— begin DOCUMENT PASSAGE —

# Are Slotted Decoy Bags Worth It?



## wavie (Feb 2, 2004)

I guess it all depends on what your meaning of "worth it" is. I can get 14 (atleast) avery lessers into my large avery 6 slotted bag. Is it worth it to me, yup on those long walk ins I refuse to make a second trip. 2 bags buckled up and criss crossed over my shoulders, xlander on my back with other gear stored inside. Look like a Sherpa but its worth it. Somedays I like my geese round, other days i'll haul the skinnies. In a couple years don't ask me because my kids will be hauling all my crap.


----------



## smoke (Jun 3, 2006)

smoke said:


> So lets make a bag of inferior quality too! Mine all fell apart after a couple seasons. *So I just replaced them with something better. *
> 
> *Great idea *and marketing scheme from Avery? *Absolutely*, *but like everything they have made for them, it needs just a bit more tweaking/re-engineering **and they would have an absolute fantastic product.*


I fail to see where in my post reply that I am not for innovative engineering. He!! that's how we have damn near everything that has every been invented. Someone makes one, someone thinks they can make it better etc.. It's what makes manufacturing what it is. 

Which is why I often wonder why people go to China to have product made. Very very few innovative ideas come directly from the Chinese. Nothing but patent infringements and cheap copies, unless there are Americans, Canadians, Germans or other evolved countries involved.

— end DOCUMENT PASSAGE —

Reproduce the full decoy bag thread word for word, with nothing changed.

— begin DATA EXCERPTS —

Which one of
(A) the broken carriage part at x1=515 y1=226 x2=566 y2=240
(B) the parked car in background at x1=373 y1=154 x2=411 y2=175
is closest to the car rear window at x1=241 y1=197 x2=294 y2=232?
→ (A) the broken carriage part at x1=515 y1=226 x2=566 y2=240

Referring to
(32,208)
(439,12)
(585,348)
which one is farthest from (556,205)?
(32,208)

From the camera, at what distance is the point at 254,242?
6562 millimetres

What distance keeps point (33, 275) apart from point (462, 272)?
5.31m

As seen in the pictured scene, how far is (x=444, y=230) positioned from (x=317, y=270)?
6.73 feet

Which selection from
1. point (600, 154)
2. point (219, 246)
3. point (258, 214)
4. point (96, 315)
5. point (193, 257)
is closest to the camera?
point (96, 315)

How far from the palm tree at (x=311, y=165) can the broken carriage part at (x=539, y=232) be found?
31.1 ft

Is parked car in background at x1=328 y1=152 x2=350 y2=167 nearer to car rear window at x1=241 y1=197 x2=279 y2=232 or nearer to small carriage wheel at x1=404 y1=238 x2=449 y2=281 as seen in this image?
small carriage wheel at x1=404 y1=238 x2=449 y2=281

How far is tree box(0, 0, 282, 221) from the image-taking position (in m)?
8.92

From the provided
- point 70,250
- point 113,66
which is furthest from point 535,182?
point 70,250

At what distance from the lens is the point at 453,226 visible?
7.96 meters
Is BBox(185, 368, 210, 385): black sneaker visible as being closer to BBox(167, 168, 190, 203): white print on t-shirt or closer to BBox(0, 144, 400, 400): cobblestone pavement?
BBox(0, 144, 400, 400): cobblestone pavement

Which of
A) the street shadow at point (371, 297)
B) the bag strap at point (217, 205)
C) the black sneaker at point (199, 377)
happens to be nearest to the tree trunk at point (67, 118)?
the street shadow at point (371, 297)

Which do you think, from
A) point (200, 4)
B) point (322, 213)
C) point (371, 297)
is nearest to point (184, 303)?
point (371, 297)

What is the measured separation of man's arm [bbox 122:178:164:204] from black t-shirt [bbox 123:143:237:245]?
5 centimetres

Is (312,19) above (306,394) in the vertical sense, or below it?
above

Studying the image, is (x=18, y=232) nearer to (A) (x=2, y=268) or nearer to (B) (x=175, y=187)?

— end DATA EXCERPTS —

**RESPONSE**:
# Are Slotted Decoy Bags Worth It?



## wavie (Feb 2, 2004)

I guess it all depends on what your meaning of "worth it" is. I can get 14 (atleast) avery lessers into my large avery 6 slotted bag. Is it worth it to me, yup on those long walk ins I refuse to make a second trip. 2 bags buckled up and criss crossed over my shoulders, xlander on my back with other gear stored inside. Look like a Sherpa but its worth it. Somedays I like my geese round, other days i'll haul the skinnies. In a couple years don't ask me because my kids will be hauling all my crap.


----------



## smoke (Jun 3, 2006)

smoke said:


> So lets make a bag of inferior quality too! Mine all fell apart after a couple seasons. *So I just replaced them with something better. *
> 
> *Great idea *and marketing scheme from Avery? *Absolutely*, *but like everything they have made for them, it needs just a bit more tweaking/re-engineering **and they would have an absolute fantastic product.*


I fail to see where in my post reply that I am not for innovative engineering. He!! that's how we have damn near everything that has every been invented. Someone makes one, someone thinks they can make it better etc.. It's what makes manufacturing what it is. 

Which is why I often wonder why people go to China to have product made. Very very few innovative ideas come directly from the Chinese. Nothing but patent infringements and cheap copies, unless there are Americans, Canadians, Germans or other evolved countries involved.